→ **Your goal**
From the entries that follow, copy each line containing the word "Divi".

→ **Provided information**
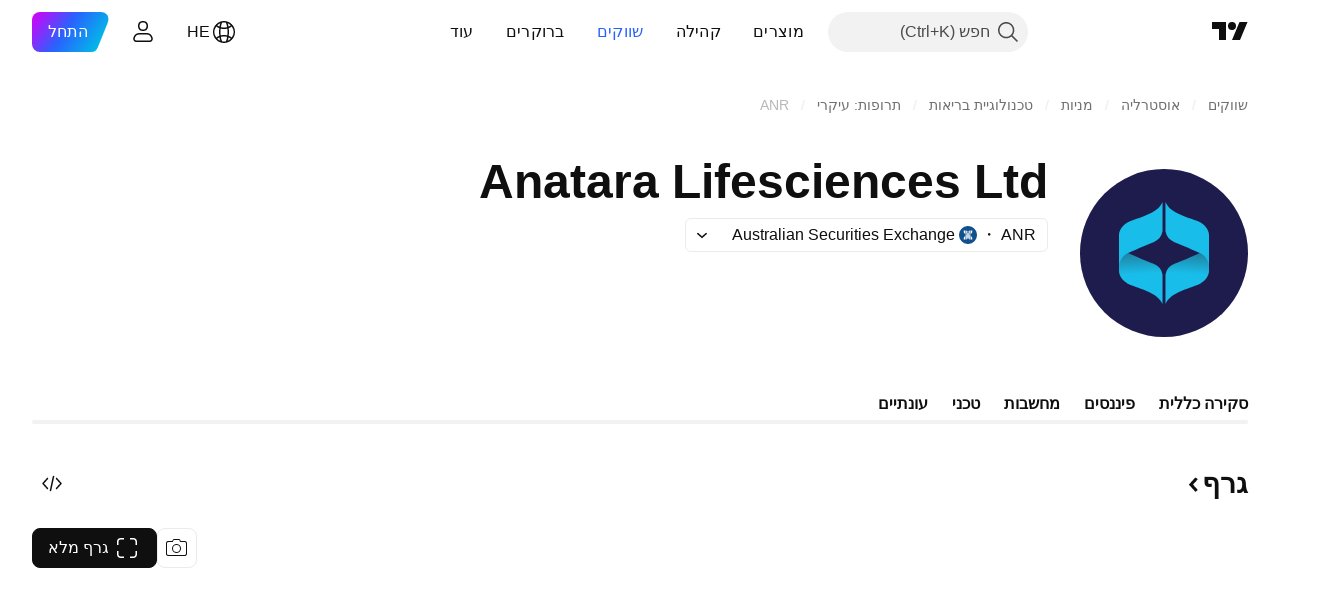

--- FILE ---
content_type: text/css; charset=utf-8
request_url: https://static.tradingview.com/static/bundles/32659.d0ba0016a2225fb3ab18.rtl.css
body_size: 71
content:
.container-Zm_pFlIM{--filmstrip-item-min-width:272px;--filmstrip-visible-items:3;--filmstrip-gap:16px;--filmstrip-container-horizontal-offset:0px}@media (min-width:568px){.container-Zm_pFlIM{--filmstrip-item-min-width:280px}}@media (min-width:1024px){.container-Zm_pFlIM{--filmstrip-item-min-width:294px}}@media (min-width:1280px){.container-Zm_pFlIM{--filmstrip-gap:32px}body.is-widgetbar-expanded .container-Zm_pFlIM{--filmstrip-item-min-width:280px}}@media (min-width:1440px){.container-Zm_pFlIM{--filmstrip-visible-items:4}}@media (min-width:1920px){.container-Zm_pFlIM{--filmstrip-visible-items:5}}@media (min-width:2560px){.container-Zm_pFlIM{--filmstrip-visible-items:6}}.filmstripItems-Zm_pFlIM{margin:-8px calc(var(--adaptive-mf-container-padding)*-1);padding:8px var(--adaptive-mf-container-padding)}@media (min-width:768px){.filmstripItems-Zm_pFlIM{margin:-24px -24px -24px 0;padding:24px 24px 24px 0}}

--- FILE ---
content_type: text/css; charset=utf-8
request_url: https://static.tradingview.com/static/bundles/17314.79b155bcc8f2cb68537a.rtl.css
body_size: 97
content:
.container-o7daInZo{border-radius:16px;box-sizing:border-box;display:flex;flex-direction:column;height:138px;padding:16px}.rectangle-o7daInZo{border-radius:6px;flex-grow:1;height:24px}.circle-o7daInZo{height:24px;margin-left:8px;width:24px}.title-o7daInZo{border-radius:6px;height:22px;margin-left:auto;width:110px}.icon-o7daInZo{border-radius:6px;height:22px;width:22px}.firstRow-o7daInZo{display:flex;margin-bottom:12px}.secondRow-o7daInZo{display:flex;margin-bottom:auto}.lastRow-o7daInZo{display:flex;justify-content:space-between}.lastRow-o7daInZo .rectangle-o7daInZo+.rectangle-o7daInZo{margin-right:17px}.container-UBpL5guY{border-radius:16px;box-sizing:border-box;display:flex;flex-direction:column;height:102px + 2px;padding:16px}.rectangle-UBpL5guY{border-radius:6px;flex-grow:1;height:24px}.title-UBpL5guY{border-radius:6px;height:22px;margin-left:auto;width:110px}.firstRow-UBpL5guY{display:flex;margin-bottom:24px}.lastRow-UBpL5guY{column-gap:17px;display:flex;justify-content:space-between}

--- FILE ---
content_type: image/svg+xml
request_url: https://s3-symbol-logo.tradingview.com/anatara-lifesciences-ltd--big.svg
body_size: 246
content:
<!-- by TradingView --><svg width="56" height="56" viewBox="0 0 56 56" xmlns="http://www.w3.org/2000/svg"><path fill="#1E1C4D" d="M0 0h56v56H0z"/><path d="M13 34.04V23.3A4.94 4.94 0 0 0 16 27.96c1.44.7 5.83 2.61 8.5 3.65a4.78 4.78 0 0 1 3.01 3.6V45c-1.4-3.46-6.28-4.72-10.44-6.28-3.33-1.25-4.08-3.7-4.06-4.68Z" fill="url(#a)"/><path d="M13 21.96V32.7A4.94 4.94 0 0 1 16 28.04c1.44-.7 5.83-2.61 8.5-3.65a4.78 4.78 0 0 0 3.01-3.6V11c-1.4 3.46-6.28 4.72-10.44 6.28-3.33 1.25-4.08 3.7-4.06 4.68Z" fill="#19BDE9"/><path d="M43 34.04V23.3A4.94 4.94 0 0 1 40 27.96c-1.44.7-5.83 2.61-8.5 3.65a4.78 4.78 0 0 0-3.01 3.6V45c1.4-3.46 6.28-4.72 10.44-6.28 3.33-1.25 4.08-3.7 4.06-4.68Z" fill="url(#b)"/><path d="M43 21.96V32.7A4.94 4.94 0 0 0 40 28.04c-1.44-.7-5.83-2.61-8.5-3.65a4.78 4.78 0 0 1-3.01-3.6V11c1.4 3.46 6.28 4.72 10.44 6.28 3.33 1.25 4.08 3.7 4.06 4.68Z" fill="#19BDE9"/><defs><linearGradient id="a" x1="19.29" y1="28.19" x2="20.24" y2="45" gradientUnits="userSpaceOnUse"><stop stop-color="#1F84A4"/><stop offset=".4" stop-color="#19BDE9"/></linearGradient><linearGradient id="b" x1="36.71" y1="28.19" x2="35.76" y2="45" gradientUnits="userSpaceOnUse"><stop stop-color="#1F84A4"/><stop offset=".4" stop-color="#19BDE9"/></linearGradient></defs></svg>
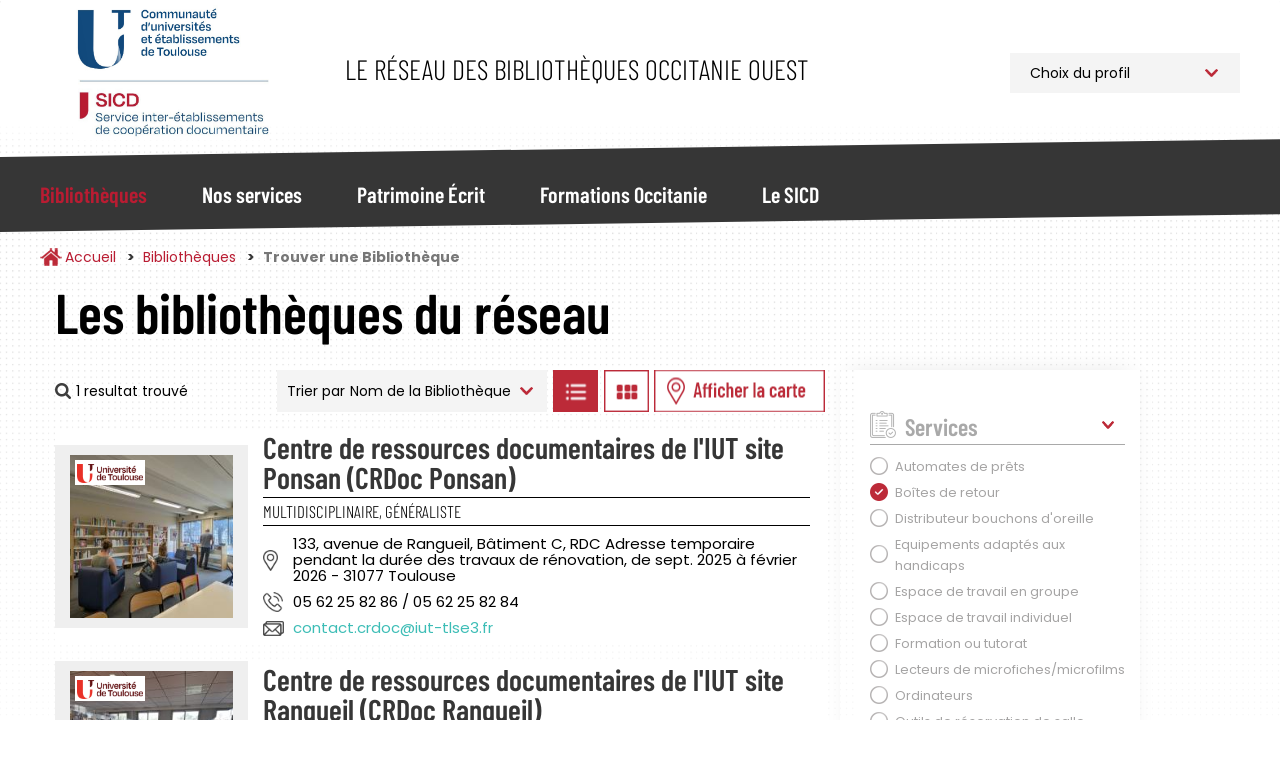

--- FILE ---
content_type: application/javascript
request_url: https://bibliotheques.univ-toulouse.fr/themes/custom/sicd/js/select_location.js?t9cr82
body_size: -19
content:
(function($) {
	$('.select_location').on('change', function(){
	   window.location = $(this).val();
	});
})(jQuery);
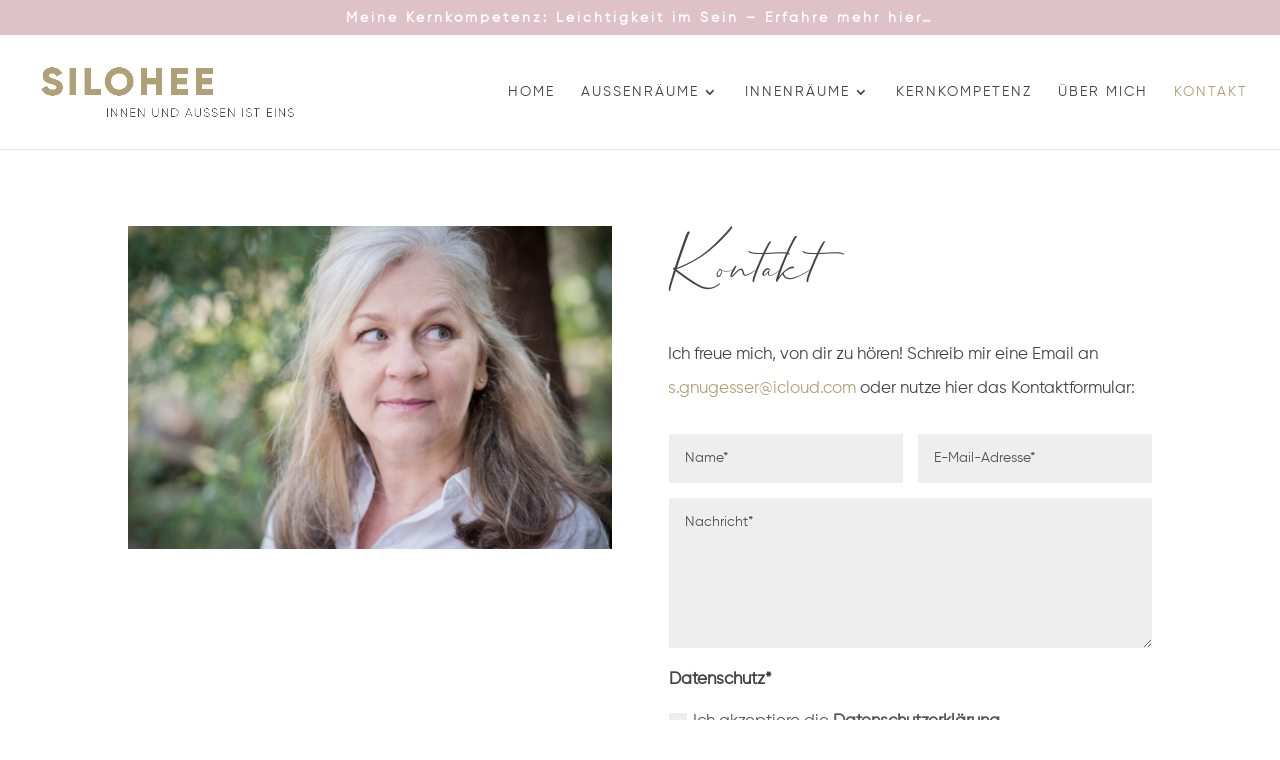

--- FILE ---
content_type: text/css
request_url: https://www.silohee.com/wp-content/themes/silohee/style.css?ver=4.20.0
body_size: 352
content:
/* 
 Theme Name:     Silohee
 Author:         Silohee
 Author URI:     https://www.silohee.com
 Template:       Divi
 Version:        Silohee Divi Child
 Description:   A Child Theme built using the elegantmarketplace.com Child theme maker
Developed by Andrew Palmer for Elegant Marketplace www.elegantmarketplace.com Free to use and duplicate as many times as you like
 Wordpress Version: 5.4.6
*/ 


/* ----------- PUT YOUR CUSTOM CSS BELOW THIS LINE -- DO NOT EDIT ABOVE THIS LINE --------------------------- */ 




--- FILE ---
content_type: text/css
request_url: https://www.silohee.com/wp-content/et-cache/34/et-core-unified-34.min.css?ver=1767621767
body_size: 34
content:
#footer-info{text-align:center;width:100%;padding-top:30px;padding-bottom:30px;letter-spacing:1px}#et-secondary-menu{float:none!important;text-align:center}.vertikal{display:flex;flex-direction:column;justify-content:center}

--- FILE ---
content_type: text/css
request_url: https://www.silohee.com/wp-content/et-cache/34/et-core-unified-tb-354-deferred-34.min.css?ver=1767621767
body_size: 3823
content:
@font-face{font-family:"Gilroy Regular";font-display:swap;src:url("https://www.silohee.com/wp-content/uploads/et-fonts/Gilroy-Regular.ttf") format("truetype")}@font-face{font-family:"Mathanifo";font-display:swap;src:url("https://www.silohee.com/wp-content/uploads/et-fonts/Mathanifo-Script_dafont.ttf") format("truetype")}.et_pb_section_0_tb_footer{border-top-width:1px;border-color:#efefef}.et_pb_section_0_tb_footer.et_pb_section{padding-top:16px;padding-bottom:16px;background-color:#FFFFFF!important}.et_pb_row_0_tb_footer,body #page-container .et-db #et-boc .et-l .et_pb_row_0_tb_footer.et_pb_row,body.et_pb_pagebuilder_layout.single #page-container #et-boc .et-l .et_pb_row_0_tb_footer.et_pb_row,body.et_pb_pagebuilder_layout.single.et_full_width_page #page-container #et-boc .et-l .et_pb_row_0_tb_footer.et_pb_row{width:95%;max-width:100%}.et_pb_text_0_tb_footer.et_pb_text{color:rgba(0,0,0,0.35)!important}.et_pb_text_0_tb_footer{font-size:14px;letter-spacing:1px}@media only screen and (max-width:980px){.et_pb_section_0_tb_footer{border-top-width:1px}}@media only screen and (max-width:767px){.et_pb_section_0_tb_footer{border-top-width:1px}}@font-face{font-family:"Gilroy Regular";font-display:swap;src:url("https://www.silohee.com/wp-content/uploads/et-fonts/Gilroy-Regular.ttf") format("truetype")}@font-face{font-family:"Mathanifo";font-display:swap;src:url("https://www.silohee.com/wp-content/uploads/et-fonts/Mathanifo-Script_dafont.ttf") format("truetype")}.et_pb_row_0,body #page-container .et-db #et-boc .et-l .et_pb_row_0.et_pb_row,body.et_pb_pagebuilder_layout.single #page-container #et-boc .et-l .et_pb_row_0.et_pb_row,body.et_pb_pagebuilder_layout.single.et_full_width_page #page-container #et-boc .et-l .et_pb_row_0.et_pb_row{width:100%;max-width:80%}.et_pb_image_0{text-align:left;margin-left:0}.et_pb_text_0{line-height:1.4em;font-family:'Mathanifo',Helvetica,Arial,Lucida,sans-serif;font-size:60px;line-height:1.4em}body #page-container .et_pb_section .et_pb_contact_form_0.et_pb_contact_form_container.et_pb_module .et_pb_button{color:#AFA075!important;border-width:1px!important;border-color:#AFA075;font-size:15px;background-color:#FFFFFF!important;padding-top:12px!important;padding-right:22px!important;padding-bottom:10px!important;padding-left:22px!important}body #page-container .et_pb_section .et_pb_contact_form_0.et_pb_contact_form_container.et_pb_module .et_pb_button:hover{color:#FFFFFF!important;background-image:initial!important;background-color:#AFA075!important}body #page-container .et_pb_section .et_pb_contact_form_0.et_pb_contact_form_container.et_pb_module .et_pb_button:before,body #page-container .et_pb_section .et_pb_contact_form_0.et_pb_contact_form_container.et_pb_module .et_pb_button:after{display:none!important}.et_pb_contact_form_0 .input,.et_pb_contact_form_0 .input[type="checkbox"]+label,.et_pb_contact_form_0 .input[type="radio"]+label,.et_pb_contact_form_0 .input[type="checkbox"]:checked+label i:before,.et_pb_contact_form_0 .input::placeholder{color:#555555}.et_pb_contact_form_0 .input::-webkit-input-placeholder{color:#555555;transition:color 300ms ease 0ms,background-color 300ms ease 0ms}.et_pb_contact_form_0 .input::-moz-placeholder{color:#555555;transition:color 300ms ease 0ms,background-color 300ms ease 0ms}.et_pb_contact_form_0 .input::-ms-input-placeholder{color:#555555;transition:color 300ms ease 0ms,background-color 300ms ease 0ms}.et_pb_contact_form_0 .input::placeholder,.et_pb_contact_form_0 .input,.et_pb_contact_form_0.et_pb_contact_form_container.et_pb_module .et_pb_button{transition:color 300ms ease 0ms,background-color 300ms ease 0ms}.et_pb_contact_form_0 .input[type="radio"]:checked+label i:before{background-color:#555555}.et_pb_contact_form_0 .input[type="radio"]:checked:hover+label i:before{background-color:}@media only screen and (max-width:980px){.et_pb_image_0 .et_pb_image_wrap img{width:auto}}@media only screen and (max-width:767px){.et_pb_image_0 .et_pb_image_wrap img{width:auto}}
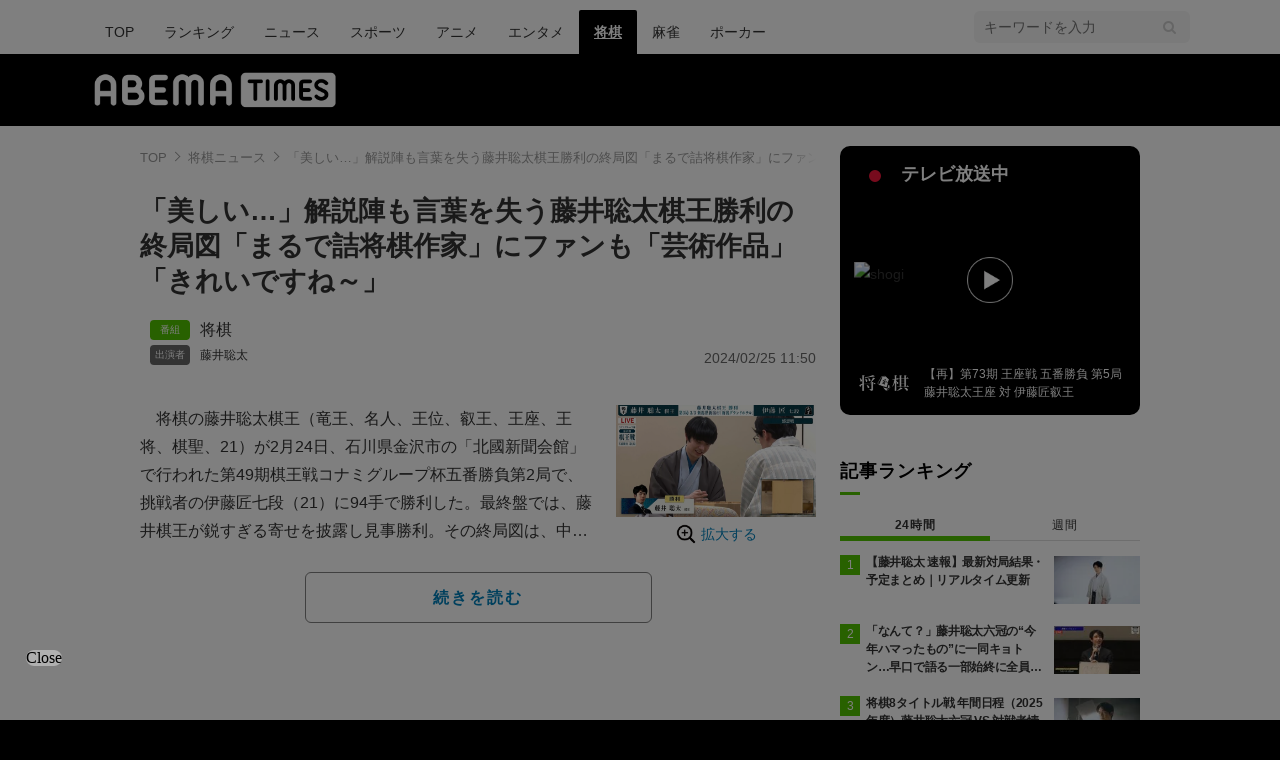

--- FILE ---
content_type: text/html; charset=utf-8
request_url: https://www.google.com/recaptcha/api2/aframe
body_size: 267
content:
<!DOCTYPE HTML><html><head><meta http-equiv="content-type" content="text/html; charset=UTF-8"></head><body><script nonce="cFtSzoZU4qtYUH_Za9-bGA">/** Anti-fraud and anti-abuse applications only. See google.com/recaptcha */ try{var clients={'sodar':'https://pagead2.googlesyndication.com/pagead/sodar?'};window.addEventListener("message",function(a){try{if(a.source===window.parent){var b=JSON.parse(a.data);var c=clients[b['id']];if(c){var d=document.createElement('img');d.src=c+b['params']+'&rc='+(localStorage.getItem("rc::a")?sessionStorage.getItem("rc::b"):"");window.document.body.appendChild(d);sessionStorage.setItem("rc::e",parseInt(sessionStorage.getItem("rc::e")||0)+1);localStorage.setItem("rc::h",'1766547791373');}}}catch(b){}});window.parent.postMessage("_grecaptcha_ready", "*");}catch(b){}</script></body></html>

--- FILE ---
content_type: application/javascript; charset=utf-8
request_url: https://fundingchoicesmessages.google.com/f/AGSKWxV2EItn_DtIXJz-MOILL73mU7Un0QvgvEJdMYOp7F9mOz3Od1thSlXRg0UDbs_YhzzPrsWZoPifZjkgbrHzSdxUYpgS2veYV_aKeaHSloAUF5szbpFjag9FLu0O1ZpuUsvWrghAA_firi6BryzSMSUOqvFSYL93JQsJjbr7CzDpsVhBIj-ecmhdwZEa/_/ad-sovrn.-ad-hrule-&adsourceid=/bbad4._adv_468.
body_size: -1288
content:
window['1d519dea-a1f6-4501-b6c0-4de2d2b6caf0'] = true;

→ **Task response**
 Template:       Divi
 Version:        Silohee Divi Child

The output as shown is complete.